Rewrite the portion that opens with the line containing "Which vertical position" and continues through the end of the entries, replacing "farther from" with "more distant from" and leaving everything else unchanged. Omit the pictures from your answer.

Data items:
* * * * * * *
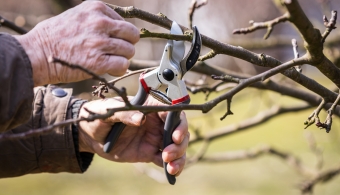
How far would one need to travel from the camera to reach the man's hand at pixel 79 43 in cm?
96

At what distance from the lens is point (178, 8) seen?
217 inches

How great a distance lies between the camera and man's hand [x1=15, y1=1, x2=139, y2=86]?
958mm

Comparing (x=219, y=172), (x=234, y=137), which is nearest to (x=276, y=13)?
(x=234, y=137)

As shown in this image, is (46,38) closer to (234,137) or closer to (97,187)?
(97,187)

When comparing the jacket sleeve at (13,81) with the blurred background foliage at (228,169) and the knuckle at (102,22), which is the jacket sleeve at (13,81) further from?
the blurred background foliage at (228,169)

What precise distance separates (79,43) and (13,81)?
148 millimetres

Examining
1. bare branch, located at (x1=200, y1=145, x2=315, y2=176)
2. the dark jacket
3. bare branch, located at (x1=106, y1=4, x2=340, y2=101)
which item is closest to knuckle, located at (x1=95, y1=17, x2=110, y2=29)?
bare branch, located at (x1=106, y1=4, x2=340, y2=101)

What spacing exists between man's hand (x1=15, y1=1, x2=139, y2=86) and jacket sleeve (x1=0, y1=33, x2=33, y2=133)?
3 cm

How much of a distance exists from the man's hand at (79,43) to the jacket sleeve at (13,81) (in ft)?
0.09

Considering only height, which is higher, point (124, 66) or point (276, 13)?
point (124, 66)

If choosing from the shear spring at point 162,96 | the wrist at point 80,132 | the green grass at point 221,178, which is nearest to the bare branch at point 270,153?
the wrist at point 80,132

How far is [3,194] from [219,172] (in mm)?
1874

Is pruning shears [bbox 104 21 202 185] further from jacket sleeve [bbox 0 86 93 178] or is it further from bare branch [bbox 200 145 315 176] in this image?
bare branch [bbox 200 145 315 176]

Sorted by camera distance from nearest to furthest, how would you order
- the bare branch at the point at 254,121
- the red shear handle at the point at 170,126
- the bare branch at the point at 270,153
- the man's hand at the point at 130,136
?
the red shear handle at the point at 170,126 < the man's hand at the point at 130,136 < the bare branch at the point at 254,121 < the bare branch at the point at 270,153
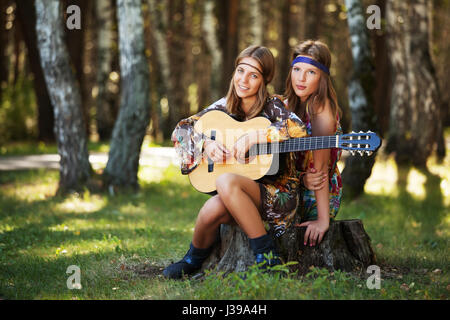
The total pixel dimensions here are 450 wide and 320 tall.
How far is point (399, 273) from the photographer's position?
466 centimetres

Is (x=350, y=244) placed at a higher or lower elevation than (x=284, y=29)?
lower

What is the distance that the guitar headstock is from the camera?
3.64m

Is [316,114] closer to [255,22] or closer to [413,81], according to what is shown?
[413,81]

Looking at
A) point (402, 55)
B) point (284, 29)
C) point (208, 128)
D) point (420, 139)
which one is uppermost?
point (284, 29)

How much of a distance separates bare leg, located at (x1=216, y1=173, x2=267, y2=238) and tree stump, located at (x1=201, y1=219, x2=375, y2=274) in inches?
11.5

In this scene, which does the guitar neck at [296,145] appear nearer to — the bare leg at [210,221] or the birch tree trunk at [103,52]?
the bare leg at [210,221]

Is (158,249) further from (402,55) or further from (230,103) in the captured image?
(402,55)

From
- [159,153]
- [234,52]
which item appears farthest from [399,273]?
[234,52]

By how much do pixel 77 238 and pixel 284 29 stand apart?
15.3 meters

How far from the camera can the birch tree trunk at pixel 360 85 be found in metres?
7.36

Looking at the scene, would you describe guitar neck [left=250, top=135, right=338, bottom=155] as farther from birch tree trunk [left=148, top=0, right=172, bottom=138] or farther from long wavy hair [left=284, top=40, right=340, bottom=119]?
birch tree trunk [left=148, top=0, right=172, bottom=138]

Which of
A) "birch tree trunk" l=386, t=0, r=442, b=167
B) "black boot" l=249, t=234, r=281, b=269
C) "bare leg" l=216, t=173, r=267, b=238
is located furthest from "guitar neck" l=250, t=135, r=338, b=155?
"birch tree trunk" l=386, t=0, r=442, b=167

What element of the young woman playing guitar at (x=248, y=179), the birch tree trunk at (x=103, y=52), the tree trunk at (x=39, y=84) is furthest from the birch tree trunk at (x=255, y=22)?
the young woman playing guitar at (x=248, y=179)

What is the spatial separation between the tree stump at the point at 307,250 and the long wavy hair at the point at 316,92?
36.0 inches
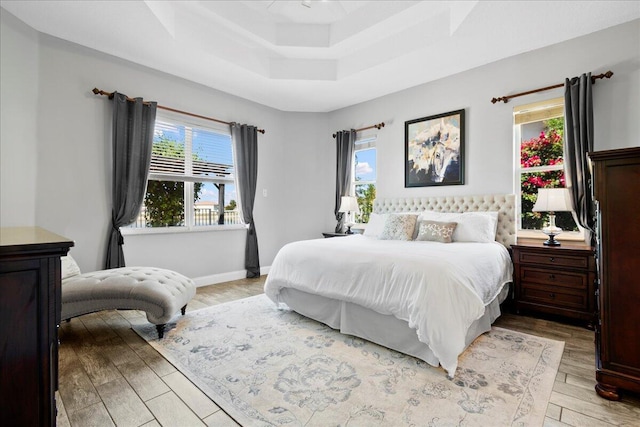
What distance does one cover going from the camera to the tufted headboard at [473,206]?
138 inches

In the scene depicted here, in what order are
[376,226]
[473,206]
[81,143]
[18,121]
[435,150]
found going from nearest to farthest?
[18,121] → [81,143] → [473,206] → [376,226] → [435,150]

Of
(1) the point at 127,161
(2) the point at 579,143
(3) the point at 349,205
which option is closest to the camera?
(2) the point at 579,143

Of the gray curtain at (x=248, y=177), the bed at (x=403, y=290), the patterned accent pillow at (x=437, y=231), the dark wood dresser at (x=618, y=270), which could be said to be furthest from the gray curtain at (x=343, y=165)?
the dark wood dresser at (x=618, y=270)

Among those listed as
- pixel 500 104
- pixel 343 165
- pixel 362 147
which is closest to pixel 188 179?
pixel 343 165

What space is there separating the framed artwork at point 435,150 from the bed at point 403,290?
0.87 meters

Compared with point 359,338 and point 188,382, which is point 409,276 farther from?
point 188,382

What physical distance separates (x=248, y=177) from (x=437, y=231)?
9.73 ft

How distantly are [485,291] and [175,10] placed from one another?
4003mm

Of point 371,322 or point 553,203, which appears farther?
point 553,203

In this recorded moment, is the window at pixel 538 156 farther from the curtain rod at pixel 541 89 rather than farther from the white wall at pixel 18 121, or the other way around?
the white wall at pixel 18 121

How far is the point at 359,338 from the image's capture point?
2.56 meters

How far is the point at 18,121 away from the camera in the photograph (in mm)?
2896

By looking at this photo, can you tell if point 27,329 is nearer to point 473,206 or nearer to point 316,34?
point 316,34

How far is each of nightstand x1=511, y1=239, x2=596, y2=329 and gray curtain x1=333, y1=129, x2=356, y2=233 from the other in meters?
2.63
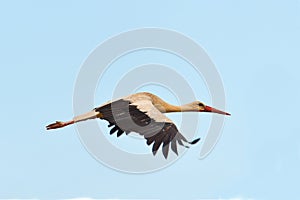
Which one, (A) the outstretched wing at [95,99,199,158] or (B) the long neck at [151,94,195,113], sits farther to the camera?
(B) the long neck at [151,94,195,113]

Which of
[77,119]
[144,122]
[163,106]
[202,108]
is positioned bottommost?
[144,122]

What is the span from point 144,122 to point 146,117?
9 centimetres

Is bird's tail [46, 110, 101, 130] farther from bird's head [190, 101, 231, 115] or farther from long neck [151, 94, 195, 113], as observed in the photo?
bird's head [190, 101, 231, 115]

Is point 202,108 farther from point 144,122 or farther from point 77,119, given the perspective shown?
point 144,122

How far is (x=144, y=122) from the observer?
1083 cm

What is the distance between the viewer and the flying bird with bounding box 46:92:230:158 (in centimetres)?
1037

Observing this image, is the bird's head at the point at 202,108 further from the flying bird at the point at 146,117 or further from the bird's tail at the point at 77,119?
the bird's tail at the point at 77,119

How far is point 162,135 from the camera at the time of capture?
10391 millimetres

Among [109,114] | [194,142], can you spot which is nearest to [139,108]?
[109,114]

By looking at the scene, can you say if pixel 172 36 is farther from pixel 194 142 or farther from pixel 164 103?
pixel 194 142

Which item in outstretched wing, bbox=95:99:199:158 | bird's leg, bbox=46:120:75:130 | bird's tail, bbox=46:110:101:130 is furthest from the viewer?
bird's leg, bbox=46:120:75:130

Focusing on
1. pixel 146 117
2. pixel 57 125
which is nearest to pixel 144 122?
pixel 146 117

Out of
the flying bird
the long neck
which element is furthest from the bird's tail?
the long neck

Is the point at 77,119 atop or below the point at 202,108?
below
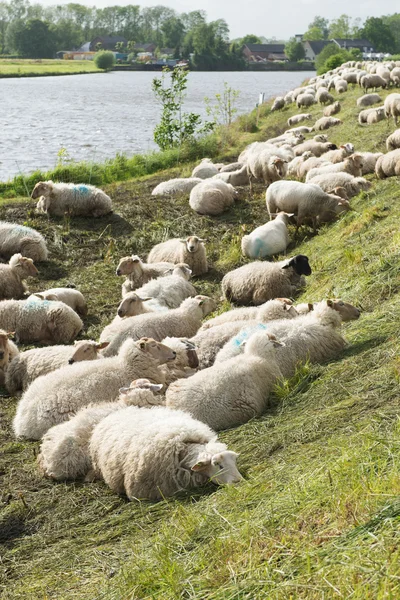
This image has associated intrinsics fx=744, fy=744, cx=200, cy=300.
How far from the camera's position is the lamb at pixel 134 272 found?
10406mm

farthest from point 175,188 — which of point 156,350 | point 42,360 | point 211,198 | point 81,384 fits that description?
point 81,384

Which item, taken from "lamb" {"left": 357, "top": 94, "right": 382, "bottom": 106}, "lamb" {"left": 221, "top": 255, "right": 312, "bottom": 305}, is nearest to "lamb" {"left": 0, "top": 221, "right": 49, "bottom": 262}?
"lamb" {"left": 221, "top": 255, "right": 312, "bottom": 305}

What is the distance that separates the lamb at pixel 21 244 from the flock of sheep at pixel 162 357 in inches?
0.8

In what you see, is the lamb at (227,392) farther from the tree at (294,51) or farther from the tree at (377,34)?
the tree at (294,51)

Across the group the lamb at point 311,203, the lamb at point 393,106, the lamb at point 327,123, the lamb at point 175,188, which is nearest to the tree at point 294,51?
the lamb at point 327,123

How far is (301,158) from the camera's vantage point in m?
17.4

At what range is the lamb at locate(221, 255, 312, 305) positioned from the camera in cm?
974

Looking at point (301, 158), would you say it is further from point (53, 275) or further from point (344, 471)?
point (344, 471)

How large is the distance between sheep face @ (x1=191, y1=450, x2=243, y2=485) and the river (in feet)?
62.6

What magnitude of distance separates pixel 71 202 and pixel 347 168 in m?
5.65

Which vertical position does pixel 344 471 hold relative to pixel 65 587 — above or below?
above

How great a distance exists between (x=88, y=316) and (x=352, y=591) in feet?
25.1

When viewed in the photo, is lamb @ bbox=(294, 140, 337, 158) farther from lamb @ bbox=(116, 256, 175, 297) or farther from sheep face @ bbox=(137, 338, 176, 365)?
sheep face @ bbox=(137, 338, 176, 365)

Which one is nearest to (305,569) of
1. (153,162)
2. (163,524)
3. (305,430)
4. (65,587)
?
(163,524)
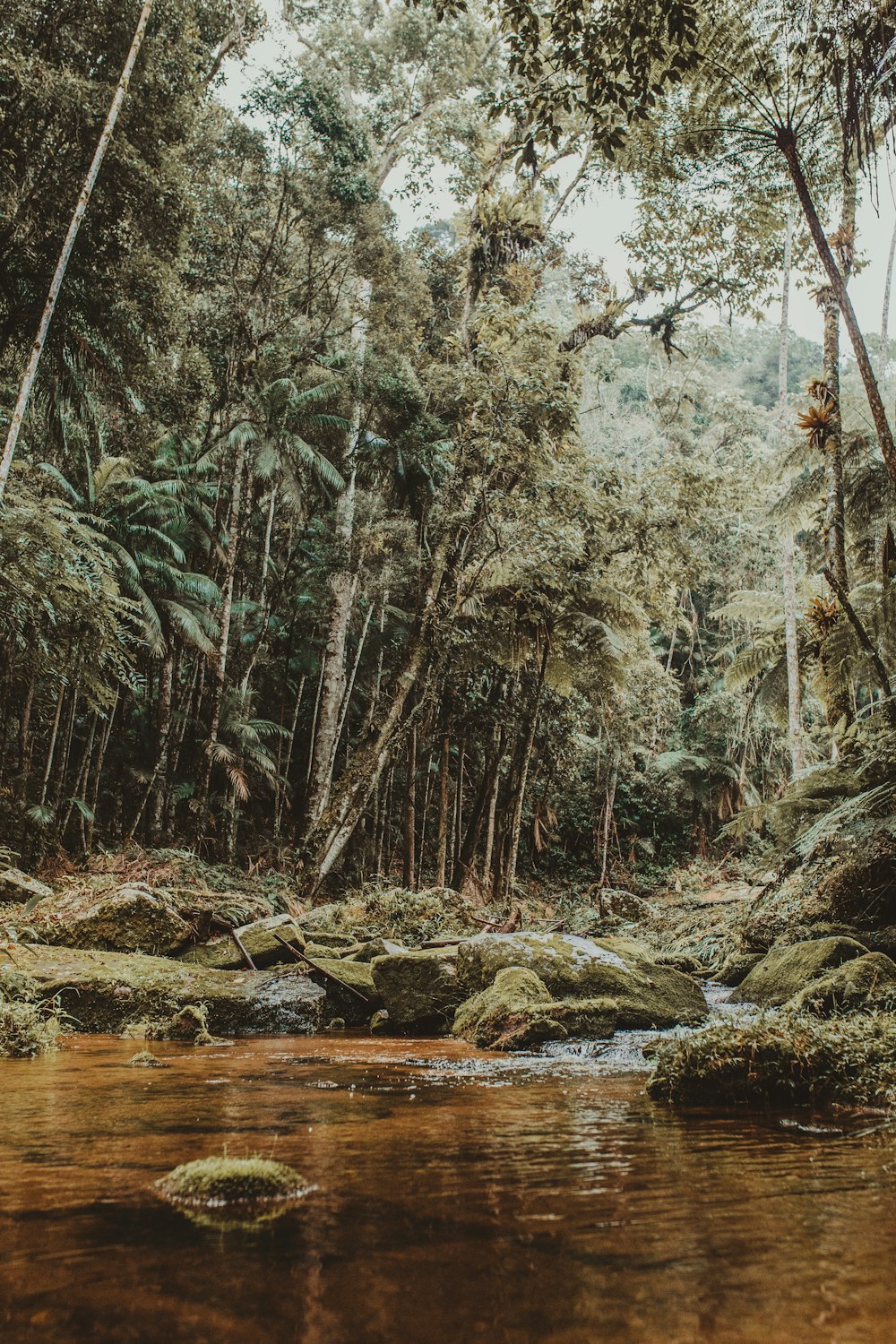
* * * * * * *
▶ _Final result_
Which vertical position does pixel 344 471 hold relative to pixel 65 587 — above or below?
above

How great a distance exists between (x=88, y=316) and (x=352, y=591) in feet?
25.1

When viewed in the photo, is lamb @ bbox=(294, 140, 337, 158) more distant from lamb @ bbox=(116, 256, 175, 297) or more distant from sheep face @ bbox=(137, 338, 176, 365)?
sheep face @ bbox=(137, 338, 176, 365)

Which one is nearest to (305,569) of
1. (153,162)
2. (163,524)
3. (305,430)
4. (65,587)
?
(163,524)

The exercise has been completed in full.